This plugin converter should also be useful for non-techies as well, since it should also produce an uploadable basic epub, with no frills, after conversion. This plugin will convert your document to epub 2 format.

Features
As well as converting an html doc to epub, this plugin will also do the following additional tasks:

* Thoroughly cleans out and reformats the html file.
* Fixes common mixed encoding problems.
* Now preserves all internal links and bookmarks after conversion (added in v0.3.8)
* Creates a stylesheet that preserves all layout and formatting after conversion to epub.
* Preserves all original style names in the CSS(does not use indexing).
* Ports and transforms in-tag text styling to the stylesheet as named classes(no indexing).
* Adds an ebook cover image to the epub.
* Imports all html ebook images as inline images.
* Uses special formatting to help preserve smaller image sizes across all reading devices.
* Creates a Level 1 doc TOC(in Git Markdown style) and a Nav TOC(device TOC).
* Adds the necessary metadata to the epub.
* Preserves all internet links.
* Automatically fixes incorrectly formatted id values in the html(added in v0.4.5).
* Trims the stylesheet - removes all unnecessary and unneeded style properties
* Formats all epub text and headings as default serif throughout.
* Adds the Go To guides for toc, cover and begin read(set to 'Chapter 1' or default).
* Converts all "in", "cm", "mm", pc" and "pt" values to relative "em" values in the CSS.
* Adds globals and presets to the CSS to help guard against KDP Look Inside issues.
* Cannot render tables or lists.

This plugin effectively converts and prepares your html doc(as you have styled it in OO or LO) for upload as a basic epub with no frills.

Plugin Run
Create a named directory on your desktop and save your ODT Document as 'HTML Document(Writer)' + all html images(if applicable) to this directory. Now run the plugin in Sigil to convert your html doc to epub.

Metadata(via dialog)
The Edit eBook Details dialog window collects all necessary epub metadata.

Re-Styling Options(via dialog)
****************************************
• What this exercise asks
1) Answer these questions from the plugin description:
(a) What epub format does the plugin convert a document to?
(b) In which version was the automatic fixing of incorrectly formatted id values added?
(c) What does the Edit eBook Details dialog window collect?
2) Continue the plugin description from where it stops.

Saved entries
****************************************
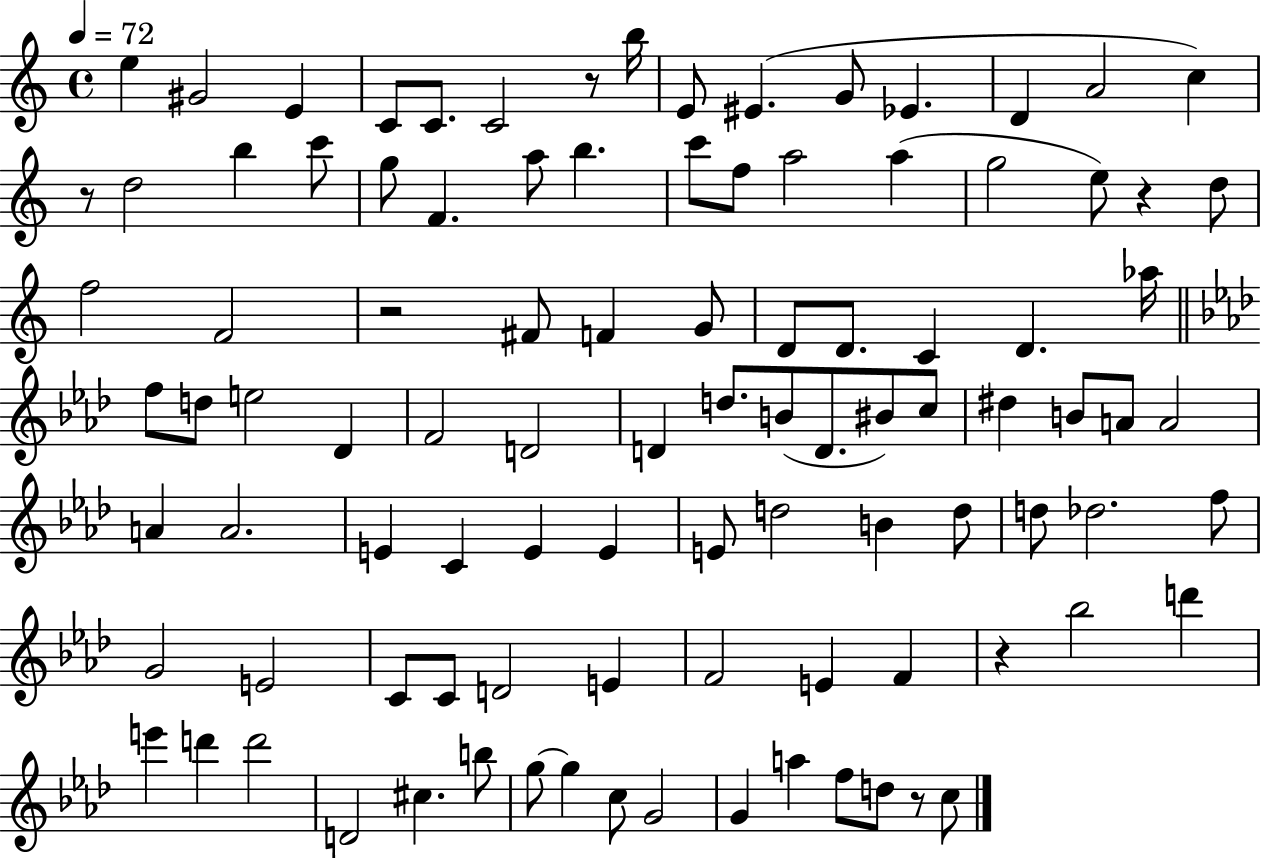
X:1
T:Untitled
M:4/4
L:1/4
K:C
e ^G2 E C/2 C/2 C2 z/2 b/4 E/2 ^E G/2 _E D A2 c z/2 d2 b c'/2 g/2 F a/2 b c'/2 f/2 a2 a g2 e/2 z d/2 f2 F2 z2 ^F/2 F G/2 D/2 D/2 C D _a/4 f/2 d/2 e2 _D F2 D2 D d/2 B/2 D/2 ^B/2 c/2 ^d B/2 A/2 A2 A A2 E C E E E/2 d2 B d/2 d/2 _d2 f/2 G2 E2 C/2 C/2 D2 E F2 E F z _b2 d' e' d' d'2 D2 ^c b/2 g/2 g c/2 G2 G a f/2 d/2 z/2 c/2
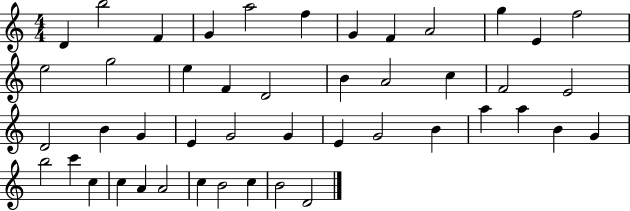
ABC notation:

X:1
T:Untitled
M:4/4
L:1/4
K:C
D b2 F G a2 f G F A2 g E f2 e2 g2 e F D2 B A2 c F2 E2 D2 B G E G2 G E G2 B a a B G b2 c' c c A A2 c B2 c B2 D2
****************************************
• Task results
1)
(a) Epub 2 format.
(b) Version 0.4.5.
(c) All necessary epub metadata.

2)
These options are defined below:

* Convert chapter text only to fiction style format.
Transforms only ebook chapter text or story text to fiction style format. Fiction style is where the first paragraph in the chapter always has no indent while all succeeding paragraphs have an indent

* Convert chapter text only to block text format.
Transforms only ebook chapter text or story text to block text format

* Convert all ebook text to block text format(the title and TOC pages are not converted).

Caveats: If you use the above re-styling options please ensure that all your chapter headings are formatted in any of the following three ways: Chapter 1, Chapter 2 etc or Chapter One, Chapter Two etc or 1, 2, 3 etc(AllCaps is also allowed). And be sure to properly use heading styles(h1, h2, h3 etc) for all main headings in the front matter, story and back matter of your ebook. If you use <p> tags to style your main headings then the above options will not work well. Also, when converting to fiction style format, ensure that there is no text with <p> tag styling between your chapter headings and first paragraph. For instance, if you have a date and location or timeline(using <p> tags) above the first paragraph in the chapter then this styling option will not work well.

Styling Info
The plugin interface is simple to use and there are only 2 style rules:

First rule: Make sure that you only use 'Heading 1'(h1) paragraph style for all the main headings and chapter headings that you want to see in the auto-generated epub TOC. In the plugin, h1 style is used as a marker for selecting and generating the TOC links and is also used for XML structure creation within the epub.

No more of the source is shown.